Le gamin veut être au premier rang, déteste la violence mais allume les mèches; s’il peut concevoir le coup fourré, il ne l’imagine que loin de sa vue. Il cache sa faiblesse congénitale derrière une cascade de civilités et des jeux de mots. Dernier descendant d’une famille de la grande bourgeoisie locale sans fortune, le gamin est condamné à faire avec et pour des gens qui ne lui ressemblent pas.
Il polit seul dans sa chambre les mots qui doivent simultanément tenir en respect les garçons et séduire les filles. Ils ont beau ne pas l’aimer, le détester même, ils le craignent et ne peuvent s’empêcher de lui adresser des sourires auxquels ils se trouvent assujettis, jusqu’à se méprendre sur leurs propres sentiments, prêts à se glisser dans la peau de ceux qu’ils ne sont pas. Ce gamin est un serpent, il rassemble autour de lui tout son petit monde, lui le camarade providentiel en toutes circonstances, celles nées de la nécessité et du hasard.
S’il est doté d’une faible puissance de calcul, il jouit d’une belle capacité à digérer les encyclopédies et les manuels scolaires. Il médite le soir sur les deux cartes de son livre d’histoire représentant les empires coloniaux au lendemain du Traité de Vienne et à la veille de la Grande Guerre. On devine chez ce garçon la présence d’un petit caporal qui ne s’épanouira que dans une grande cause. Mais il hésite: rameuter ses troupes pour une guerre de conquête ou se glisser dans la peau du héros d’une guerre d’indépendance. Il travaille chaque soir à surmonter cette contradiction. Sans humour. Quoiqu’il en soit c’est décidé, il changera le cours de l’histoire, au moins celle de son village, de sa région peut-être.
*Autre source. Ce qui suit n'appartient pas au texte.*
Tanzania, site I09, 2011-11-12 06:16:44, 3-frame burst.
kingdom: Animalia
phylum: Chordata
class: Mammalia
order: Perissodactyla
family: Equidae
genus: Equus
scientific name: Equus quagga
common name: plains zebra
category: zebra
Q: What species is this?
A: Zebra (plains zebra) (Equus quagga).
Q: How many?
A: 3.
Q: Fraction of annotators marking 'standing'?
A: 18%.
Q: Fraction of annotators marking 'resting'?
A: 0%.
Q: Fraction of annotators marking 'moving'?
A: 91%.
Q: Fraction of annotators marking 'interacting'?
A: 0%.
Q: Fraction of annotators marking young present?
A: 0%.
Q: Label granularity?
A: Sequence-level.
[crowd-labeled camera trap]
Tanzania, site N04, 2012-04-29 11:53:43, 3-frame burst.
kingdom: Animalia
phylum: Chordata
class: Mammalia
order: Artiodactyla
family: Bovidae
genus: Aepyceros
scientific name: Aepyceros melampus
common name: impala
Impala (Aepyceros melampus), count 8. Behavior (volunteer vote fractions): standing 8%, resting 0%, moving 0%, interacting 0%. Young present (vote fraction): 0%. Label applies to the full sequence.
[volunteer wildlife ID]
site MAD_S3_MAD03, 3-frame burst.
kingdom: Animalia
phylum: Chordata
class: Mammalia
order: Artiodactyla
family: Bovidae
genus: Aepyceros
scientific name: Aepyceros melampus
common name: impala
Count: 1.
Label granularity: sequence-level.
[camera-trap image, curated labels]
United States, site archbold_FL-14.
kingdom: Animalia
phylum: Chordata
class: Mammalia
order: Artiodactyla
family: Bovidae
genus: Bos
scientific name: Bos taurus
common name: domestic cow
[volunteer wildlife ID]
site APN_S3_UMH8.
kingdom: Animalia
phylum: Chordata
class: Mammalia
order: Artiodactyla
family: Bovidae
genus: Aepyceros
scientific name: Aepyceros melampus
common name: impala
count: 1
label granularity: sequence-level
Le stratège en herbe rédige ce soir son premier article pour le journal local.

Jean Prod’hom

(P. F. 10) Bertram Schoch

Capture d’écran 2013-09-28 à 20.44.16 Bertram

Des poupées de tous les pays au garde-à-vous sur les rayons d’une étagère, un morbier, des pièces de domino égarées dans les méandres d’un tapis d’orient, une carte du monde piquée d’épingles au-dessus d’une table encombrée, ne le cherchez pas, l’adolescent n’est pas dans sa chambre.
Penchez-vous par la fenêtre, vous l’apercevrez dans le jardin, assis contre un tilleul dans l’herbe et les pissenlits, perdu dans un labyrinthe de pensées sans queue ni tête. Vous le verrez branler du chef avec la régularité d’un balancier, l’adolescent souffre. Une dépression s’est levée sur le golfe de Gascogne, les circonstances le talonnent, ne le lâchent pas, ne lui laissent rien, pas même une envie ou un souvenir. Les allées et venues de la vermine dans la pelouse l’effraient, le vent siffle, le chant des oiseaux dans le cerisier l’exaspère. Le monde entier pèse contre sa poitrine, l’écrase, l’épuise.
Comment arrêter cette vague qu’une drogue sournoise a soulevée, comment parviendra-t-il à renverser les signes sans perdre l’équilibre? La chose se présente d’elle-même lorsqu’il soupire, tout près des aigrettes d’un pissenlit, les akènes portent des fruits que le vent propulse au-delà de ce qu’il peut voir, plus loin encore, en direction de l’océan. L’adolescent revit, il se sent soudain le centre des forces du monde. Il n’y avait qu’à prendre les choses par l’autre bout, le voici d’un coup à la source de ce qui est. Il suffisait d’un seul soupir, d’un geste pour infléchir l’orientation des choses. L’adolescent sent alors que le manque qui le détruisait se comble, et que ce manque ne suffit plus à contenir ce dont le monde est gros et qu’il tient dans la main.
C’est lui qui est à l’origine de la dépression sur le golfe de Gascogne, qui sera demain à l’origine de la haute pression sur les Açores, les chicanes au centre ville et les bastons au centre sportif, c’est lui. La puissance du gamin grandit.
Il laisse le tilleul, titube avant de rejoindre son bureau, écarte le désordre et note dans un cahier tous les événements qui lui parviennent, les décrit, imagine avec précision les effets qu’ils ont sur les habitants de sa ville et les gens du quartier. L’histoire qui l’a conduit là se déploie ailleurs, dans toutes les directions et atteint d’un coup les moindres recoins du monde. Il note le passé et le futur, leurs liens, découvre leur nécessité. Tant qu’à faire il va plus loin, il guérira les hommes, distribuera des médailles et des récompenses, redistribuera les richesses. Il s’attaquera aux brigands, jettera des sorts, dénoncera les hérésies, il imposera la vérité, rendra impossible les malversations, mènera une croisade dont personne ne saura rien. A moins qu’un jour quelqu’un ne découvre ses cahiers et les lise : la vague que la drogue sournoise a soulevée l’a dévasté.

Jean Prod’hom

(P. F. 9) Marie Métrailler

Capture d’écran 2013-09-28 à 20.44.12 Marie

- Que l’éternité s’offre à nous, toute nue, à nous qui sommes limités dans le temps, de part en part, c’est un cadeau n’est-ce pas ?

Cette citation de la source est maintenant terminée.